Berbagai perdebatan seru tersebut menunjukan bahwa sesungguhnya kita belum mampu secara tuntas membangun konsensus yang futuristik menyangkut bagaimana tata kelola negara ini mesti dikembangkan. Prinsip-prinsip paling dasar yang dibutuhkan untuk membangun konsensus pun menjadi bias di tengah jalan. Intepretasi terhadap Pancasila sebagai dasar negara mengalami pembiasaan dengan spektrum yang luar biasa luasnya.
Tak kurang Mendagri Gamawan Fauzi memberikan penjelasan yang terlalu sederhana sebagai berikut; “Iya, kemarin mereka (ratusan kepala desa) meminta supaya diajukan RUU Desa, tapi tidak mungkin kalau UU pemerintah daerah belum selesai,” kata Mendagri, Gamawan Fauzi, usai menghadiri wisuda akademi kepolisian di PTIK, Jakarta, Selasa (21/6).
Gamawan berkelit, untuk mengajukan draft RUU Desa ke DPR harus ada urutannya. Menurutnya, pengajuan RUU Desa harus didahului dengan mengesahkan UU tentang Pemerintah Daerah. RUU tentang Pemerintah Daerah sendiri akan diserahkan ke DPR pada bulan ini, sebagaimana dilansir media berita berbasis internet detik.com.
RUU Desa yang diserahkan pemerintah karena desakan kepala desa dari Parade Nusantara ternyata belum resmi. Sebab, setiap draft RUU resmi pemerintah pasti dikirimkan Presiden langsung ke Pimpinan DPR. “Ini juga belum ada tanda tangan Presiden. Jadi baru draf awal pemerintah, yang belum difinalisasi dan harmonisasi,” kata Ketua Baleg DPR, Ignatius Mulyono, Senin (20/6/2011).
Memang masih banyak hal yang harus dimatangkan terlebih dahulu dalam RUU Desa. Pembenahan bukan hanya semata tuntutan elitis para kepala desa dan perangkat desa menyangkut masa jabatan dan tunjangan, tetapi juga menyangkut pengaturan yang lebih pasti mengenai status dan kewenangan desa-desa yang berada di dalam kawasan tertentu. Misalnya, desa-desa di perbatasan antar propinsi, dan desa-desa di perbatasan lintas Negara. Desa-desa di wilayah kawasan seperti ini membutuhkan kerangka legal tertentu yang secara khusus diperuntukkan sebagai landasan membuat terobosan di bidang pelayanan dan pengelolaan tata pemerintahan sesuai dengan karakter khusus yang ada, untuk memberikan kemudahan layanan dan percepatan responsi terhadap permasalahan sosial, politik, ekonomi yang ada. Juga desa-desa yang terletak di kawasan eksplorasi tambang dan hutan (enclave) atau desa-desa yang terletak di kawasan konservasi (hutan dan laut), yang membutuhkan juga pengaturan-pengaturan yang bersifat lex specialist. Selain, tentu saja, konsensus menyangkut batasan pengertian atas substansi desa itu sendiri, yang akan mempengaruhi posisi dan relasinya dengan struktur supra desa.

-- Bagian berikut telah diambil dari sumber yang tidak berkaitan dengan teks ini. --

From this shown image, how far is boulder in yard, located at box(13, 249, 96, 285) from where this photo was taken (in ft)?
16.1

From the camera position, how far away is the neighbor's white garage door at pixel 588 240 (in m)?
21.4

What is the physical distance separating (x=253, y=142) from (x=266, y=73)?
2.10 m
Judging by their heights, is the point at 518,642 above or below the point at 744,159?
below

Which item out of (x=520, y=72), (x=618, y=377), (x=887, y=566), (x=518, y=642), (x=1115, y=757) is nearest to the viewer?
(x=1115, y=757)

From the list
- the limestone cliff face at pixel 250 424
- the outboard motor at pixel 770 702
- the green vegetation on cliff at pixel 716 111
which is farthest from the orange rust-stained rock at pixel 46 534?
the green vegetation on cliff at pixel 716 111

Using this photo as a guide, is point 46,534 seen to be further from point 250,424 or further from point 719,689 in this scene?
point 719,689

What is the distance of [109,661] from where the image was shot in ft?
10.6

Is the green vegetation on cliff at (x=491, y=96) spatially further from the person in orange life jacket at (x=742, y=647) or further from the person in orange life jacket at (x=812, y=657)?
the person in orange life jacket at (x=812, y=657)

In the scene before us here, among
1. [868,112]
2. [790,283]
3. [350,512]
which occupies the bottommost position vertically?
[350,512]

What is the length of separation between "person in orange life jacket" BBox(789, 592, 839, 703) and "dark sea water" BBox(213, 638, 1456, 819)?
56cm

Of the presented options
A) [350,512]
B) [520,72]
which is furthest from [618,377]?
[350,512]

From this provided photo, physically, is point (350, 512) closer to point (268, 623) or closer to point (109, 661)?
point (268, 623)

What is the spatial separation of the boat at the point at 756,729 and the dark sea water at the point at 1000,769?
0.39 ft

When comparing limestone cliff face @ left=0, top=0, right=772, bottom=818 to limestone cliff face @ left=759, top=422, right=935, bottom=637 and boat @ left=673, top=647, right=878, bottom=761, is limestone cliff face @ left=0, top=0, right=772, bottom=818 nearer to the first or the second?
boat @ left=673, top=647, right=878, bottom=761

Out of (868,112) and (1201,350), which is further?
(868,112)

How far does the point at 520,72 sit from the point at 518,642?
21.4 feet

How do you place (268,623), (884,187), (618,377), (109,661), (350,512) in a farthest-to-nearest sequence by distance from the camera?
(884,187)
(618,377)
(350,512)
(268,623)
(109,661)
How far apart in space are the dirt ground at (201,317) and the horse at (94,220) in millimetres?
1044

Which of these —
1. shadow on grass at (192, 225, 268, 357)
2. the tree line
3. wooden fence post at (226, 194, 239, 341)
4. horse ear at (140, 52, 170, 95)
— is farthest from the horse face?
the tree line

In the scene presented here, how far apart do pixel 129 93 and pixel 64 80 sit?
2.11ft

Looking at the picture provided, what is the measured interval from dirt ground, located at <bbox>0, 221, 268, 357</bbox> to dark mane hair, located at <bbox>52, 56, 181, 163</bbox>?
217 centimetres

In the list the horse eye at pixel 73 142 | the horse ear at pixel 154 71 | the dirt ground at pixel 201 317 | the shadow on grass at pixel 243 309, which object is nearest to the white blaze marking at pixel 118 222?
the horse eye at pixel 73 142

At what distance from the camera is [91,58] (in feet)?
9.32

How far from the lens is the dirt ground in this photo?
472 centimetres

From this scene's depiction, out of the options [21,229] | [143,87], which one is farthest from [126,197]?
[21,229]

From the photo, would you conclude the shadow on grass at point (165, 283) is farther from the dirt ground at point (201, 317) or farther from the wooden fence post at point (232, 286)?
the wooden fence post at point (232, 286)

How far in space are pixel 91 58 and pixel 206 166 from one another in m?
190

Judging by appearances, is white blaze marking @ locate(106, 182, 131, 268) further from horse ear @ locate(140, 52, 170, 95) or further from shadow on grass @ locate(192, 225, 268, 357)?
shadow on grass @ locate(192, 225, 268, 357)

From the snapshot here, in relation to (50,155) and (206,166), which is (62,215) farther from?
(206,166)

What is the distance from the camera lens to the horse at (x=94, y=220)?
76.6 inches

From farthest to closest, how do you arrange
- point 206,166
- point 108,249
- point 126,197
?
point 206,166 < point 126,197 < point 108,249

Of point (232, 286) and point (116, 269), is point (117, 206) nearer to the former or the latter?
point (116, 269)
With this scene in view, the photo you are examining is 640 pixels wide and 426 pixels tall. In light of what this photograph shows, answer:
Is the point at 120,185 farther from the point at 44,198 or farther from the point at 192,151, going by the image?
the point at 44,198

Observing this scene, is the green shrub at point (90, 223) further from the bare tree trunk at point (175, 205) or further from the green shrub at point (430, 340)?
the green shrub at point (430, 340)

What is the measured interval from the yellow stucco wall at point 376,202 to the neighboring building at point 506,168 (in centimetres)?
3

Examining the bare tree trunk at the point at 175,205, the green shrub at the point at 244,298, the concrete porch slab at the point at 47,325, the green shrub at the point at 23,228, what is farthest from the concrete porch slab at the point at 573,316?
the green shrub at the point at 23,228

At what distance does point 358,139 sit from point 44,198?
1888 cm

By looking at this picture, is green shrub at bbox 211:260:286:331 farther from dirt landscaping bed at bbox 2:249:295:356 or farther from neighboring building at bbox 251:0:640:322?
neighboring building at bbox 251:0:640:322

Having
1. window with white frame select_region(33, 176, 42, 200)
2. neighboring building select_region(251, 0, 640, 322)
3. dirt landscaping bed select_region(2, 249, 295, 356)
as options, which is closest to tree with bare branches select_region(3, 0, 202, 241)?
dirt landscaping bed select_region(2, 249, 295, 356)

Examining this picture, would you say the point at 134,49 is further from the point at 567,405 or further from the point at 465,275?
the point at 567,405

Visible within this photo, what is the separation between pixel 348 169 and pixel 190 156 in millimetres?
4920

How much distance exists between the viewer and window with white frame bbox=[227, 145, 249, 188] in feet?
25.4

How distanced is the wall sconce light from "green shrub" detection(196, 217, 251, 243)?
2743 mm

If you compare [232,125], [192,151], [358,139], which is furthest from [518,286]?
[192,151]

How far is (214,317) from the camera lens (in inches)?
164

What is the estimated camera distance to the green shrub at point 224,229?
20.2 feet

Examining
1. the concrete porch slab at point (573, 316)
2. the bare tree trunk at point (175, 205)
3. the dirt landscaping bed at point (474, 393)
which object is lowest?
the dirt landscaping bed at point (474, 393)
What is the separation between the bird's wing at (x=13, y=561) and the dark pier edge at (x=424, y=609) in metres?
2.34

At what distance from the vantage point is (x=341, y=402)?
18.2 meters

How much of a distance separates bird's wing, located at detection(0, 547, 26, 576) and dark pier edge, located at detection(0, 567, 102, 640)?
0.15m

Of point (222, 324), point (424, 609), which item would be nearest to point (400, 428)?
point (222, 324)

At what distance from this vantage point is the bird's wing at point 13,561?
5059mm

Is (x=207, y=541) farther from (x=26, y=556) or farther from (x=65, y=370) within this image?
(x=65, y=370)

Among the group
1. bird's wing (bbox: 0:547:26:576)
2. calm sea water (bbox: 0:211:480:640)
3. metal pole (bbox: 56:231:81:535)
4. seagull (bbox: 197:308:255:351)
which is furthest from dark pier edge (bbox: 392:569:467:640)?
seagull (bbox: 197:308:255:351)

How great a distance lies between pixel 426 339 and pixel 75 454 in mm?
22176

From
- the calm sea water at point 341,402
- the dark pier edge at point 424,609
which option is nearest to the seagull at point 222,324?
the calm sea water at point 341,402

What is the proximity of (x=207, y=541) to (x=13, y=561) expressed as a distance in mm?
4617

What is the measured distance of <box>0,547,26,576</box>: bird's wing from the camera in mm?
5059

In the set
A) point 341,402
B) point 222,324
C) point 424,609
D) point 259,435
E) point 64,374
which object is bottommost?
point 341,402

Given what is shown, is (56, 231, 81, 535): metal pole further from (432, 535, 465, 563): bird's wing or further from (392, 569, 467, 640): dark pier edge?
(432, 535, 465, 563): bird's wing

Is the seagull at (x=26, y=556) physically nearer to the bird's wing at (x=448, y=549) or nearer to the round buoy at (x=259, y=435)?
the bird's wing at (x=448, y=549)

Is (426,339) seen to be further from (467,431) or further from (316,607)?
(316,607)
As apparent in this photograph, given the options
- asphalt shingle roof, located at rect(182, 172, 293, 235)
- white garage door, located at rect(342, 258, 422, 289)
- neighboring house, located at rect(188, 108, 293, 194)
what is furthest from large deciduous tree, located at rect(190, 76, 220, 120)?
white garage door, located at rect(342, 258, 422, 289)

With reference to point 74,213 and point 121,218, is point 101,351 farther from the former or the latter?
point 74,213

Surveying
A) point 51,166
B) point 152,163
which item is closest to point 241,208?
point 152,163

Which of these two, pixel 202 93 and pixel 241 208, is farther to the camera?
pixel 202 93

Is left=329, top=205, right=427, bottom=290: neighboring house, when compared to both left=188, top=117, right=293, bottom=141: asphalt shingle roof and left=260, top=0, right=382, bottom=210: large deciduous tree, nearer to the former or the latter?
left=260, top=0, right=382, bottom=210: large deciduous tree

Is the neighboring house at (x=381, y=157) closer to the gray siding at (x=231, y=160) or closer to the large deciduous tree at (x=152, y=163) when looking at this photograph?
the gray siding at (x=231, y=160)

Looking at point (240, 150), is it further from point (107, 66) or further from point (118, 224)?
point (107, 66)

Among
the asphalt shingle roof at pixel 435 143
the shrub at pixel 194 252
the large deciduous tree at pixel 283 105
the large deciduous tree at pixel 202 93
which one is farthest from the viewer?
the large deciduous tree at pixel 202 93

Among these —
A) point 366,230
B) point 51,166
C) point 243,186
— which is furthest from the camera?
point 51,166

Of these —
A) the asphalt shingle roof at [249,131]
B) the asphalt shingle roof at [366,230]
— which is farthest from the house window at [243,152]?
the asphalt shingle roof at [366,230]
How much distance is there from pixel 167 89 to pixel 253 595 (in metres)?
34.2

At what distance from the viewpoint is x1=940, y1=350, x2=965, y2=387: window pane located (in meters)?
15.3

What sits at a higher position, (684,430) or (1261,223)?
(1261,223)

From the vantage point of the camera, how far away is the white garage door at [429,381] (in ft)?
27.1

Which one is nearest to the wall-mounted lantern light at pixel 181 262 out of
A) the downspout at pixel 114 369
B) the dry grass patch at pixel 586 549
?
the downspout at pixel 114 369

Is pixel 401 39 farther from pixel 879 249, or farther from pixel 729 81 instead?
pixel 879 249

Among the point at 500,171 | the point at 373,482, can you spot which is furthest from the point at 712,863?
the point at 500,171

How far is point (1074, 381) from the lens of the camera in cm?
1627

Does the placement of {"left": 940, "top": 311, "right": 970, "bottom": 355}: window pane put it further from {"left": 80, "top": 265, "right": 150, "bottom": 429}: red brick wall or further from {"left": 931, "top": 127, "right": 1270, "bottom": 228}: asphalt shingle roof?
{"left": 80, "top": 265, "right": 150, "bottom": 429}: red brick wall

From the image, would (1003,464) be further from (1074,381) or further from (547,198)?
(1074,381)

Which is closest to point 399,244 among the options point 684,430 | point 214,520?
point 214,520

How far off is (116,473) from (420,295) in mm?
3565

Dalam berbagai kasus, misalnya warga yang tinggal di kawasan Taman Wisata Gunung Lauser dan juga beberapa desa di Kecamatan Wori, Minahasa Utara, yang masuk kawasan Taman Nasional Laut Bunaken, lebih sering mengalami konflik dengan otoritas struktur supra desa, yang kurang menguntungkan warga desa. Di Dumai bahkan, beberapa desa yang berada di kawasan enclave pertambangan minyak tidak dapat memanfaatkan lahan di sekitarnya untuk fasilitas umum, jalan, pasar, dan sekolah tanpa izin dari pihak swasta asing  perusahaan pengeboran minyak yang memegang hak kelola lahan di sekitar desanya. “Kami seperti bangsa Palestina, yang tidak merdeka di negeri sendiri,” ujar warga dari Kecamatan Dumai Barat yang terletak di dalam enclave swasta asing itu.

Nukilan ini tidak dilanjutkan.